■ Text block ■
┄┄┄┄┄┄
1975 Kawasaki Z1 Restomod R Front

This isn’t something we’d normally feature here on RSBFS, but given the effort that went into this restomod Kawasaki Z1 and the performance that’s likely on tap, it seemed like a fun bike to share.

1975 Kawasaki Z1 Restomod L Front

Keep in mind: “musclebike” and “sportbike” are general terms at best, not a specific category of motorcycle. And remember, they raced “superbikes” that looked a whole lot like this one on tracks throughout the 1970’s. On the road, where slow in, fast out is the name of the game, I’d bet a bike like this one would give most “genuine” sportbikes a real run for their money.

1975 Kawasaki Z1 Restomod R Rear

Based around Kawasaki’s beastly Z1 that dominated the roads of the mid to late 1970’s, much of the customization that’s gone into this one seems intended to address the original bike’s glaring weakness: a flexible frame that made serious cornering pretty much out of the question.

1975 Kawasaki Z1 Restomod Dash

There’s plenty more detail regarding the build and seemingly every part that went into it over at the original eBay listing: 1975 Kawasaki Z1 900 Restomod Streetfighter

I built this bike to mimic a Sanctuary built streetfighter from Japan. I built it as though I were going to ride and enjoy it. The stock Z1s are cool, but they are flexi fliers. I wanted a bike that would handle like a modern bike, but still have the look and feel of the original Z1. I started with a 75 Z1 900 and a 2000 ZRX1100 then added time and money. Having completed the bike, I now realize that I really enjoy building these bikes. So I thought, if somebody were interested in this bike at a good price, I’d let it go and build another.

This is a matching numbers 1975 Z1 with updated suspension, wheels and brakes.

Frame: stock Z1 frame modified with gussets to minimize flex, rear shocks cantilevered.

Forks: KYB 43mm, 2000 ZRX1100.

Electrical, all new harnesses including a hybrid electrical system. This hybrid system has modern relays and uses modern fuses, 5 of them. The system includes electronic ignition and a voltage regulator/rectifier combo. The goal was to provide a dependable electrical system for years to come.

Engine: Fresh built, less than 50 miles. Transmission, shift forks, cylinder head, cylinders and crankshaft are from a pristine low mileage 1978 KZ1000(11K miles). The internals were beautiful so I kept them aside for this project. The piston kit is an MTC 1076cc. Cylinders were bored to match by Joe Hooper at Pit Stop Performance. The cylinder head was worked by Joe at Pit Stop as well. The head has been completely rebuilt including fresh valve guides, seals, heavy duty springs. The valve train is standard over bucket shim. The cams are new Web Cams, 410 lift and they have been degreed per manufacturer’s specifications. To finish out the valve train, a new cam chain, guides, pillow blocks, and all 3 rollers were installed. The side covers are all powder coated flat black, the cases, cylinder and head are high temp gloss black. No broken fins or cracks, the best of the best on this motor.
┄┄┄┄┄┄
■ Dataset excerpts ■
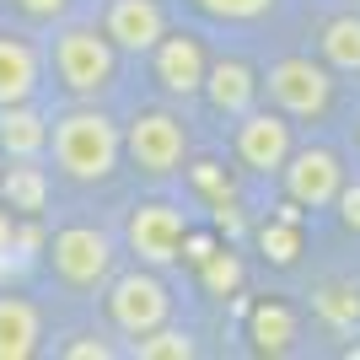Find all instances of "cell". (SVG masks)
I'll return each mask as SVG.
<instances>
[{
	"mask_svg": "<svg viewBox=\"0 0 360 360\" xmlns=\"http://www.w3.org/2000/svg\"><path fill=\"white\" fill-rule=\"evenodd\" d=\"M103 32L119 54H150L156 38L167 32V11H162V0H108Z\"/></svg>",
	"mask_w": 360,
	"mask_h": 360,
	"instance_id": "7c38bea8",
	"label": "cell"
},
{
	"mask_svg": "<svg viewBox=\"0 0 360 360\" xmlns=\"http://www.w3.org/2000/svg\"><path fill=\"white\" fill-rule=\"evenodd\" d=\"M199 285L210 290V296H231L242 290V258L231 248H210V253L199 258Z\"/></svg>",
	"mask_w": 360,
	"mask_h": 360,
	"instance_id": "7402d4cb",
	"label": "cell"
},
{
	"mask_svg": "<svg viewBox=\"0 0 360 360\" xmlns=\"http://www.w3.org/2000/svg\"><path fill=\"white\" fill-rule=\"evenodd\" d=\"M124 156L150 183L172 178L188 162V124L178 113H167V108H140L135 119L124 124Z\"/></svg>",
	"mask_w": 360,
	"mask_h": 360,
	"instance_id": "5b68a950",
	"label": "cell"
},
{
	"mask_svg": "<svg viewBox=\"0 0 360 360\" xmlns=\"http://www.w3.org/2000/svg\"><path fill=\"white\" fill-rule=\"evenodd\" d=\"M312 317L328 333H355L360 328V280H355V274L323 280V285L312 290Z\"/></svg>",
	"mask_w": 360,
	"mask_h": 360,
	"instance_id": "2e32d148",
	"label": "cell"
},
{
	"mask_svg": "<svg viewBox=\"0 0 360 360\" xmlns=\"http://www.w3.org/2000/svg\"><path fill=\"white\" fill-rule=\"evenodd\" d=\"M333 215H339V226L349 237H360V178H345V188L333 199Z\"/></svg>",
	"mask_w": 360,
	"mask_h": 360,
	"instance_id": "484cf974",
	"label": "cell"
},
{
	"mask_svg": "<svg viewBox=\"0 0 360 360\" xmlns=\"http://www.w3.org/2000/svg\"><path fill=\"white\" fill-rule=\"evenodd\" d=\"M11 242H16V210L0 199V258H11Z\"/></svg>",
	"mask_w": 360,
	"mask_h": 360,
	"instance_id": "83f0119b",
	"label": "cell"
},
{
	"mask_svg": "<svg viewBox=\"0 0 360 360\" xmlns=\"http://www.w3.org/2000/svg\"><path fill=\"white\" fill-rule=\"evenodd\" d=\"M205 65H210V54H205V44H199L194 32L167 27L162 38H156V49H150V75H156V86H162L167 97H178V103H194L199 97Z\"/></svg>",
	"mask_w": 360,
	"mask_h": 360,
	"instance_id": "30bf717a",
	"label": "cell"
},
{
	"mask_svg": "<svg viewBox=\"0 0 360 360\" xmlns=\"http://www.w3.org/2000/svg\"><path fill=\"white\" fill-rule=\"evenodd\" d=\"M258 248H264V258L269 264H296V253H301V221L296 215H274L269 226H258Z\"/></svg>",
	"mask_w": 360,
	"mask_h": 360,
	"instance_id": "44dd1931",
	"label": "cell"
},
{
	"mask_svg": "<svg viewBox=\"0 0 360 360\" xmlns=\"http://www.w3.org/2000/svg\"><path fill=\"white\" fill-rule=\"evenodd\" d=\"M44 258H49V269H54L60 285L103 290L108 274H113V264H119V248H113V237H108L103 226L75 221V226H60V231L44 242Z\"/></svg>",
	"mask_w": 360,
	"mask_h": 360,
	"instance_id": "277c9868",
	"label": "cell"
},
{
	"mask_svg": "<svg viewBox=\"0 0 360 360\" xmlns=\"http://www.w3.org/2000/svg\"><path fill=\"white\" fill-rule=\"evenodd\" d=\"M349 6H360V0H349Z\"/></svg>",
	"mask_w": 360,
	"mask_h": 360,
	"instance_id": "f1b7e54d",
	"label": "cell"
},
{
	"mask_svg": "<svg viewBox=\"0 0 360 360\" xmlns=\"http://www.w3.org/2000/svg\"><path fill=\"white\" fill-rule=\"evenodd\" d=\"M258 91L290 124H317L333 108V70L323 60H312V54H280L269 70L258 75Z\"/></svg>",
	"mask_w": 360,
	"mask_h": 360,
	"instance_id": "3957f363",
	"label": "cell"
},
{
	"mask_svg": "<svg viewBox=\"0 0 360 360\" xmlns=\"http://www.w3.org/2000/svg\"><path fill=\"white\" fill-rule=\"evenodd\" d=\"M0 199L16 215H44L49 210V172L38 162H11L0 172Z\"/></svg>",
	"mask_w": 360,
	"mask_h": 360,
	"instance_id": "d6986e66",
	"label": "cell"
},
{
	"mask_svg": "<svg viewBox=\"0 0 360 360\" xmlns=\"http://www.w3.org/2000/svg\"><path fill=\"white\" fill-rule=\"evenodd\" d=\"M49 65H54L60 91L75 97V103H97V97H108L119 86V49L108 44L103 27H86V22H70V27L54 32Z\"/></svg>",
	"mask_w": 360,
	"mask_h": 360,
	"instance_id": "7a4b0ae2",
	"label": "cell"
},
{
	"mask_svg": "<svg viewBox=\"0 0 360 360\" xmlns=\"http://www.w3.org/2000/svg\"><path fill=\"white\" fill-rule=\"evenodd\" d=\"M183 172L199 183V194L210 199V210H226V205H231V178H226L221 162H194V167H183Z\"/></svg>",
	"mask_w": 360,
	"mask_h": 360,
	"instance_id": "cb8c5ba5",
	"label": "cell"
},
{
	"mask_svg": "<svg viewBox=\"0 0 360 360\" xmlns=\"http://www.w3.org/2000/svg\"><path fill=\"white\" fill-rule=\"evenodd\" d=\"M317 54L333 75H360V6L328 16L317 32Z\"/></svg>",
	"mask_w": 360,
	"mask_h": 360,
	"instance_id": "e0dca14e",
	"label": "cell"
},
{
	"mask_svg": "<svg viewBox=\"0 0 360 360\" xmlns=\"http://www.w3.org/2000/svg\"><path fill=\"white\" fill-rule=\"evenodd\" d=\"M44 349V312L27 296H0V360H27Z\"/></svg>",
	"mask_w": 360,
	"mask_h": 360,
	"instance_id": "9a60e30c",
	"label": "cell"
},
{
	"mask_svg": "<svg viewBox=\"0 0 360 360\" xmlns=\"http://www.w3.org/2000/svg\"><path fill=\"white\" fill-rule=\"evenodd\" d=\"M124 242L135 264L146 269H167L183 258V242H188V210L172 205V199H146L129 210V226H124Z\"/></svg>",
	"mask_w": 360,
	"mask_h": 360,
	"instance_id": "52a82bcc",
	"label": "cell"
},
{
	"mask_svg": "<svg viewBox=\"0 0 360 360\" xmlns=\"http://www.w3.org/2000/svg\"><path fill=\"white\" fill-rule=\"evenodd\" d=\"M65 360H113L119 355V345L108 339V333H75L70 345H60Z\"/></svg>",
	"mask_w": 360,
	"mask_h": 360,
	"instance_id": "d4e9b609",
	"label": "cell"
},
{
	"mask_svg": "<svg viewBox=\"0 0 360 360\" xmlns=\"http://www.w3.org/2000/svg\"><path fill=\"white\" fill-rule=\"evenodd\" d=\"M44 156H54V172L70 183H108L124 162V124L97 103H75L49 124Z\"/></svg>",
	"mask_w": 360,
	"mask_h": 360,
	"instance_id": "6da1fadb",
	"label": "cell"
},
{
	"mask_svg": "<svg viewBox=\"0 0 360 360\" xmlns=\"http://www.w3.org/2000/svg\"><path fill=\"white\" fill-rule=\"evenodd\" d=\"M11 6H16L22 16H32V22H60L75 0H11Z\"/></svg>",
	"mask_w": 360,
	"mask_h": 360,
	"instance_id": "4316f807",
	"label": "cell"
},
{
	"mask_svg": "<svg viewBox=\"0 0 360 360\" xmlns=\"http://www.w3.org/2000/svg\"><path fill=\"white\" fill-rule=\"evenodd\" d=\"M129 355L135 360H194L199 355V339H194V328H183V323H156L150 333H140L135 345H129Z\"/></svg>",
	"mask_w": 360,
	"mask_h": 360,
	"instance_id": "ffe728a7",
	"label": "cell"
},
{
	"mask_svg": "<svg viewBox=\"0 0 360 360\" xmlns=\"http://www.w3.org/2000/svg\"><path fill=\"white\" fill-rule=\"evenodd\" d=\"M199 97L210 103L215 119H242L248 108H258V70L242 54H221V60L205 65V86H199Z\"/></svg>",
	"mask_w": 360,
	"mask_h": 360,
	"instance_id": "8fae6325",
	"label": "cell"
},
{
	"mask_svg": "<svg viewBox=\"0 0 360 360\" xmlns=\"http://www.w3.org/2000/svg\"><path fill=\"white\" fill-rule=\"evenodd\" d=\"M44 86V54L27 32L0 27V108L6 103H32Z\"/></svg>",
	"mask_w": 360,
	"mask_h": 360,
	"instance_id": "4fadbf2b",
	"label": "cell"
},
{
	"mask_svg": "<svg viewBox=\"0 0 360 360\" xmlns=\"http://www.w3.org/2000/svg\"><path fill=\"white\" fill-rule=\"evenodd\" d=\"M274 178H280V188H285V199L296 210H333V199H339L349 172L333 146H296Z\"/></svg>",
	"mask_w": 360,
	"mask_h": 360,
	"instance_id": "ba28073f",
	"label": "cell"
},
{
	"mask_svg": "<svg viewBox=\"0 0 360 360\" xmlns=\"http://www.w3.org/2000/svg\"><path fill=\"white\" fill-rule=\"evenodd\" d=\"M49 150V119L32 103H6L0 108V156L6 162H38Z\"/></svg>",
	"mask_w": 360,
	"mask_h": 360,
	"instance_id": "5bb4252c",
	"label": "cell"
},
{
	"mask_svg": "<svg viewBox=\"0 0 360 360\" xmlns=\"http://www.w3.org/2000/svg\"><path fill=\"white\" fill-rule=\"evenodd\" d=\"M199 16H210V22H231V27H242V22H264V16L280 6V0H188Z\"/></svg>",
	"mask_w": 360,
	"mask_h": 360,
	"instance_id": "603a6c76",
	"label": "cell"
},
{
	"mask_svg": "<svg viewBox=\"0 0 360 360\" xmlns=\"http://www.w3.org/2000/svg\"><path fill=\"white\" fill-rule=\"evenodd\" d=\"M108 323H113V333H124V339H140V333H150L156 323H167L172 317V290L162 285V274L146 269V264H135V269L124 274H108Z\"/></svg>",
	"mask_w": 360,
	"mask_h": 360,
	"instance_id": "8992f818",
	"label": "cell"
},
{
	"mask_svg": "<svg viewBox=\"0 0 360 360\" xmlns=\"http://www.w3.org/2000/svg\"><path fill=\"white\" fill-rule=\"evenodd\" d=\"M248 339H253L258 355H285L301 339V317L290 312L285 301H258L248 312Z\"/></svg>",
	"mask_w": 360,
	"mask_h": 360,
	"instance_id": "ac0fdd59",
	"label": "cell"
},
{
	"mask_svg": "<svg viewBox=\"0 0 360 360\" xmlns=\"http://www.w3.org/2000/svg\"><path fill=\"white\" fill-rule=\"evenodd\" d=\"M237 129H231V150H237V162L248 167V172H258V178H274L280 167H285V156L296 150V129H290V119L280 113V108H248L242 119H231Z\"/></svg>",
	"mask_w": 360,
	"mask_h": 360,
	"instance_id": "9c48e42d",
	"label": "cell"
}]
</instances>
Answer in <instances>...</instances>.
┄┄┄┄┄┄
■ What the task requires ■
Pick up the write-up on the Kawasaki Z1 restomod after its last sentence and keep it going. The rows have no part in this.

■ Response to this exercise ■
1975 Kawasaki Z1 Restomod R Rear

If you’re not familiar with “Sanctuary” as mentioned by the seller, pop onto Google and take a look. They’re based out of Japan and sell premium parts like titanium headers for Japanese bikes. Complete Sanctuary builds tend to be stunning distillations of the Japanese superbikes of the 1970’s and drip with titanium, carbon fiber, and exquisite detailing.

This guy may not quite achieve that level perfection, but you’re getting 90% of the finished product for 30% of the cost, and that seems like a pretty good deal for a bike you can ride to bike nights, rip around backroads, or even pack up with luggage and ride to the ends of the earth…

-tad

1975 Kawasaki Z1 Restomod R Side

6 Comments

  • Nice work sir!

  • eh id much rather have a more modern frame shocks and fork hung around the h2 two stroke triple engine. those can be made to rip without throwing tons of $ at them

    • That is a good idea! Although I think the Z1 engine would probably a bit more… civilized.

  • civilized doesnt stir the soul as much, nor sound or smell as good

  • Even before reading the description I was thinking this is exactly the stuff the Japanese used to do to their bikes. 70s frames with great suspension and highly tuned air-cooled engines–typically putting around $15K into them. Not so easy in big cities because there seems to be about 10 enclosed garages for every million people there. So you bring it in the house so no one steals parts off them. Learned that the hard way, but not much you can do when you live on the fourth story.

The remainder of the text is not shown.